Use Euclidean for analytical test surfaces and systems where coordinates directly parameterize the PES.

Trust clipping¶

When the proposed step places the new point beyond trust_radius from the nearest training point:

\[\mathbf{x}_{\text{clip}} = \mathbf{x}_{\text{cur}} + (\mathbf{x}_{\text{prop}} - \mathbf{x}_{\text{cur}}) \frac{r_{\text{trust}}}{d(\mathbf{x}_{\text{prop}},\, \mathbf{x}_{\text{nn}})} \quad \text{if } d(\mathbf{x}_{\text{prop}},\, \mathbf{x}_{\text{nn}}) > r_{\text{trust}}\]

The direction is preserved; only the magnitude is reduced. Why preserve direction: the GP’s gradient prediction is most reliable near training data, so the direction (determined by the GP gradient) is more trustworthy than the magnitude (determined by the GP curvature, which degrades faster with distance).

Trust radius tuning¶

Too large: the optimizer steps into extrapolation territory. Oracle calls are wasted validating bad GP predictions. The trajectory oscillates.
Too small: the optimizer takes tiny steps, needing many iterations (and oracle calls) to reach the minimum. The GP is overly conservative.
Rule of thumb: start with 0.1 for molecular systems (inverse distance units) and 0.3 for Cartesian surfaces.

1D Max-Log Distance¶

A faster alternative to full EMD: computes the maximum absolute difference in log-space features across all dimensions:

\[d(\mathbf{x}, \mathbf{y}) = \max_i \left| \log f_i(\mathbf{x}) - \log f_i(\mathbf{y}) \right|\]

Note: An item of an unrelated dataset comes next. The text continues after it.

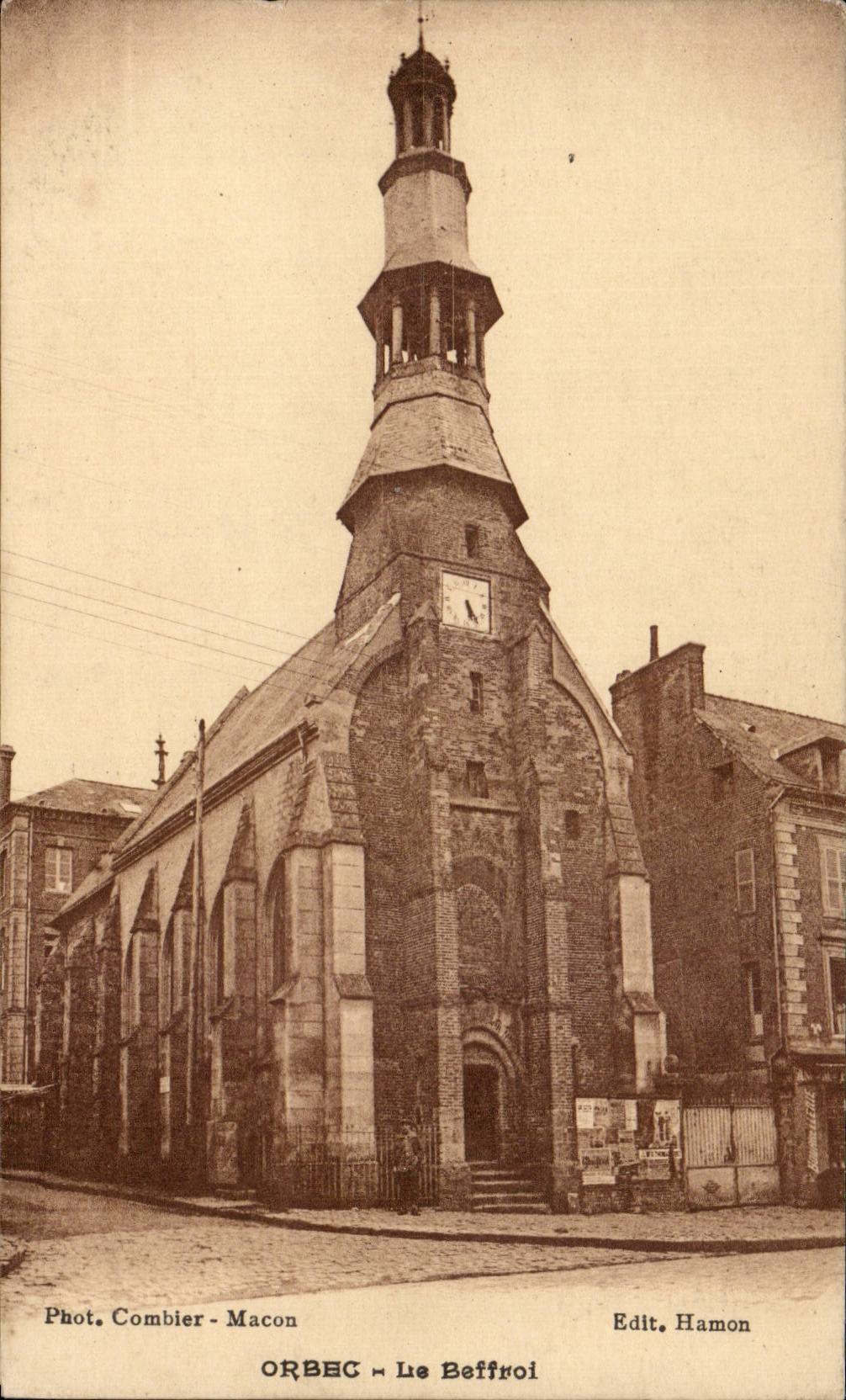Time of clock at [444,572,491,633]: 5:24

Used for FPS subset selection and coarse trust screening, where ranking (which point is nearest?) matters more than the exact distance value.

Soft penalty (minimization)¶

The inner L-BFGS for minimization uses a soft quadratic penalty instead of hard clipping:

\[P = \lambda_{\text{pen}} \left[\max\!\left(0,\; d - r_{\text{trust}}\right)\right]^2\]

Why soft instead of hard: L-BFGS builds a curvature model from gradient history. Hard clipping introduces gradient discontinuities at the trust boundary, corrupting the curvature model. The soft penalty provides smooth gradients everywhere, letting L-BFGS work correctly. The penalty_coeffcontrols stiffness: larger values keep the optimizer closer to the trust region but may slow convergence.

Adaptive threshold (OTGPD)¶

OTGPD replaces the geometric trust region with a force-based decision:

\[T_{\text{gp}} = \max\!\left(\frac{\min(\|\mathbf{F}_{\text{true}}\|)}{\text{divisor}},\; \frac{T_{\text{dimer}}}{10}\right)\]

When the GP-predicted force is below \(T_{\text{gp}}\), trust the GP and skip the oracle. This is not a spatial trust region but a prediction-quality threshold: it asks “is the GP good enough?” rather than “is the point close enough?”

The threshold tightens as the search progresses (forces decrease toward convergence), providing automatic adaptation without manual tuning.